After all, there’s no universal rule that says you shouldn’t eat dogs. Different countries, different cultures—different norms. When people study pet ownership in societies that are still largely hunter-gatherer, there’s often this idea that a den of puppies might be collected along with an adult. The puppies are raised with the group, and one might be chosen as a pet while the others are eaten. So in some cultures, it’s not one view or the other—it’s a mix of both.
I think we have to remind ourselves that the cultural rules we live by don’t necessarily apply as broadly as we’d like to think.
Q: …what if we end up with AI pets!?
[Jay Ingram]: It’s so interesting you asked me that question, because I participate in a podcast called Defy Dementia, where we explore ways people can lower their risk of developing dementia. The topic we’re about to tackle is dogs—or pets in general—as companions for people living with dementia.
There isn’t a lot of hard data on this. There’s some reasonably good evidence for live animals, but they’re messy, hard to care for, and unpredictable. So the question becomes: how often do you introduce them to someone living with dementia, and at what stage of cognitive decline?
Robot pets, on the other hand, seem to have had some success in calming and amusing dementia patients. But not everyone likes that idea. The philosopher Robert Sparrow in Australia, for instance, argues that either you’re deceiving the patient—making them believe the robot is alive—or you’re encouraging them to deceive themselves. And either way, he says, that’s not moral.
Others who’ve worked extensively with robots are disappointed for a different reason. They feel uneasy about this growing acceptance that spending time with a robot is fine—and if it makes you happy, then that’s enough. But are you actually having a conversation? Of course not. You wouldn’t really call it a conversation with a pet either, but you know what I mean—it’s not real, and it never will be.

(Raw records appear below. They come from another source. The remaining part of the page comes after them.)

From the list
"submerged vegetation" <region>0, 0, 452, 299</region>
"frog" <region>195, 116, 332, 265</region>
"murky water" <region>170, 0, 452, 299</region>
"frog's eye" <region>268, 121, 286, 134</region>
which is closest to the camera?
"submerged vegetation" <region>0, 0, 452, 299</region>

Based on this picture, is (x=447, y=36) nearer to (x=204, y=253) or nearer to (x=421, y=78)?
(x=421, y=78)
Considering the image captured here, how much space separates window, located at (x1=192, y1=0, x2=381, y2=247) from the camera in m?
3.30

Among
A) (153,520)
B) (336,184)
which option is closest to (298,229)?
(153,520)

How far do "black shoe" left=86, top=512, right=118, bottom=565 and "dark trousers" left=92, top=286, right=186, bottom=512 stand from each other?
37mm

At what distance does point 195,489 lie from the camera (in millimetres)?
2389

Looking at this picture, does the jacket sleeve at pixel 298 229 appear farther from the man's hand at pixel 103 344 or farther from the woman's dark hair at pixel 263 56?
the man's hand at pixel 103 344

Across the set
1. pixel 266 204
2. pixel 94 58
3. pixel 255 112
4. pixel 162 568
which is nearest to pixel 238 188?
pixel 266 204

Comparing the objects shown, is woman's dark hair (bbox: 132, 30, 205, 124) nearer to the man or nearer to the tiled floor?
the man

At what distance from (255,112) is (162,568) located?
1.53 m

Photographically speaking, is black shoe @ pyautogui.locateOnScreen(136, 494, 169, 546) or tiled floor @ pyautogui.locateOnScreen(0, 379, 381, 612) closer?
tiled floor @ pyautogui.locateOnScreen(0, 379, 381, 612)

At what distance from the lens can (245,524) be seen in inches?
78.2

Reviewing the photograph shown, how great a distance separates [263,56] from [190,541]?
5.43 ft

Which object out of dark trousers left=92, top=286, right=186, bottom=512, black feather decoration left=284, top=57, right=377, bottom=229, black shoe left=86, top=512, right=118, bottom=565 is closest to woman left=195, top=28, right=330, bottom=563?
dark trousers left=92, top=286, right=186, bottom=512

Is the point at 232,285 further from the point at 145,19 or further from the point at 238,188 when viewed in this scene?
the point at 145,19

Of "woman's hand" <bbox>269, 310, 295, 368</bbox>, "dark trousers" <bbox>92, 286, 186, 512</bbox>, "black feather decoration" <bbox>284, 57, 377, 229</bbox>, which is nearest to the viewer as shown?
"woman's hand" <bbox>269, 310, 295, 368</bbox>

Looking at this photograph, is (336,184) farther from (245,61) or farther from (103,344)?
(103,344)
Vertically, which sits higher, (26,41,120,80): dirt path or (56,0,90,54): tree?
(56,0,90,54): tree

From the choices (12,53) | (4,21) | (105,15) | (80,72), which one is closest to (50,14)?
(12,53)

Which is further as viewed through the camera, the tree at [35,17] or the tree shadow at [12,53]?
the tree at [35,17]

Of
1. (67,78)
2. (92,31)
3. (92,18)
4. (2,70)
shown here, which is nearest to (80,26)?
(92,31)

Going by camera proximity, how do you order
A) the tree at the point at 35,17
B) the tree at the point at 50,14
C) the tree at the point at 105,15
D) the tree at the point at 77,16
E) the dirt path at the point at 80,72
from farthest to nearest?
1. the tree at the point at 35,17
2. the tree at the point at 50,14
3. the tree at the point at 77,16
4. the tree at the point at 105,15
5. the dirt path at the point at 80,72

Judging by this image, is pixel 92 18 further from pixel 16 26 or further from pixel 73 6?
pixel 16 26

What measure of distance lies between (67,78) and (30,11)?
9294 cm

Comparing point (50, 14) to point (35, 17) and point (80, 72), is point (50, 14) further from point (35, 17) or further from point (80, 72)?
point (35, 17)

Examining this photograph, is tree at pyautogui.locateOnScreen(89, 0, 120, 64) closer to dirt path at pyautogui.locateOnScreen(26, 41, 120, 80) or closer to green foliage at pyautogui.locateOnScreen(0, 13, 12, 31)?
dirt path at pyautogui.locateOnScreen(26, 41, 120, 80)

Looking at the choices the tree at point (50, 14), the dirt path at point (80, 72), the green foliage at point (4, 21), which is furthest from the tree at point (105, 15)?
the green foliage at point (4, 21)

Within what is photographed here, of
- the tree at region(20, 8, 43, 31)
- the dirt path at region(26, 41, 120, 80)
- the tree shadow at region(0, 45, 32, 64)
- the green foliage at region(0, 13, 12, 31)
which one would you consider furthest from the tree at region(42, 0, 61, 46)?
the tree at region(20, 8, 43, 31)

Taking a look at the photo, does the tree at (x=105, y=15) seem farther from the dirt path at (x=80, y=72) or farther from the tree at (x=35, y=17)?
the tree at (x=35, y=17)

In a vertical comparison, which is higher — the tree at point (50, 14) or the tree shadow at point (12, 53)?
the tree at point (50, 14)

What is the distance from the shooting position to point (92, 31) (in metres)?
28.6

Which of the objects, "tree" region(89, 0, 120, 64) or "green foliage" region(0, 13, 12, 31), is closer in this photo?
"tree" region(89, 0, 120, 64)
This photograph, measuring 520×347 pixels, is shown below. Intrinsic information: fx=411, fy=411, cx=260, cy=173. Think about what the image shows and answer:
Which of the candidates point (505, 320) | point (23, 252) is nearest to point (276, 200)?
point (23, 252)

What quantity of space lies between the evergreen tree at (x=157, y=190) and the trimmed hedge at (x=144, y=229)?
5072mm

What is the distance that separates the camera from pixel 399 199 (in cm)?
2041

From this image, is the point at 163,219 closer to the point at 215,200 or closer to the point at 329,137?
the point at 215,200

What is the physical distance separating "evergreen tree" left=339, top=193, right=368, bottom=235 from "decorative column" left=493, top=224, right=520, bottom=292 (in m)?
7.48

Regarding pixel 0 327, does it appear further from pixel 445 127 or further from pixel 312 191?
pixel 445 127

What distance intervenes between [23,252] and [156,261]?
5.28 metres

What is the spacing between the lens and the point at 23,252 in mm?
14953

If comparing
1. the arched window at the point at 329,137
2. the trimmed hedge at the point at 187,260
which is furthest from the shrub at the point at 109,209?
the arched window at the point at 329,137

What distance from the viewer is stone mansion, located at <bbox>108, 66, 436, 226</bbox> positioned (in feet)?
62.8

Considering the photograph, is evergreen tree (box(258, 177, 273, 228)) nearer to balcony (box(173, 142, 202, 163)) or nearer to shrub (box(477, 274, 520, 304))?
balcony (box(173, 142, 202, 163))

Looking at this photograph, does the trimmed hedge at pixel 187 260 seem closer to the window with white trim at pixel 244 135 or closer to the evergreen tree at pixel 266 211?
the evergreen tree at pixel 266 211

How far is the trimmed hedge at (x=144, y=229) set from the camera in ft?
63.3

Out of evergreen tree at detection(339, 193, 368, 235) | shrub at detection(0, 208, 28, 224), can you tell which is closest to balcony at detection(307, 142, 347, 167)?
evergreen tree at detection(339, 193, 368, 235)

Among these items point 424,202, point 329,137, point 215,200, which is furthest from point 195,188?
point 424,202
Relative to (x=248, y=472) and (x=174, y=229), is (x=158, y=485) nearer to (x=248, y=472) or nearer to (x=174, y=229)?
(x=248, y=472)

My artist friends tell me the same thing: they insist that one will always be able to tell when a piece of art was created by a human. And I say, I’m not so sure about that. The way things are moving, I wouldn’t guarantee it. In fact, I was just talking to my publisher two days ago, and she said they’ve already received entire manuscripts written by ChatGPT.
That’s the thing—we’re on this strange cusp right now. The naysayers say, “Look at this garbage ChatGPT produces,” while others counter, “Yes, but what about the ones you didn’t realize were written by it?”
People form emotional attachments to robots too. That’s been especially true in the military—there are stories of mine-detecting robots being blown up, and soldiers rushing out to rescue them. So I don’t see why that same kind of bond couldn’t develop with companion robots—not just for people with dementia, but more broadly.
I’m sure it’s coming. And Robert Sparrow, the philosopher I mentioned earlier, is already worried about what happens when it becomes cheaper to have a robot than a human caregiver—because at that point, fewer dementia patients may have any human contact at all.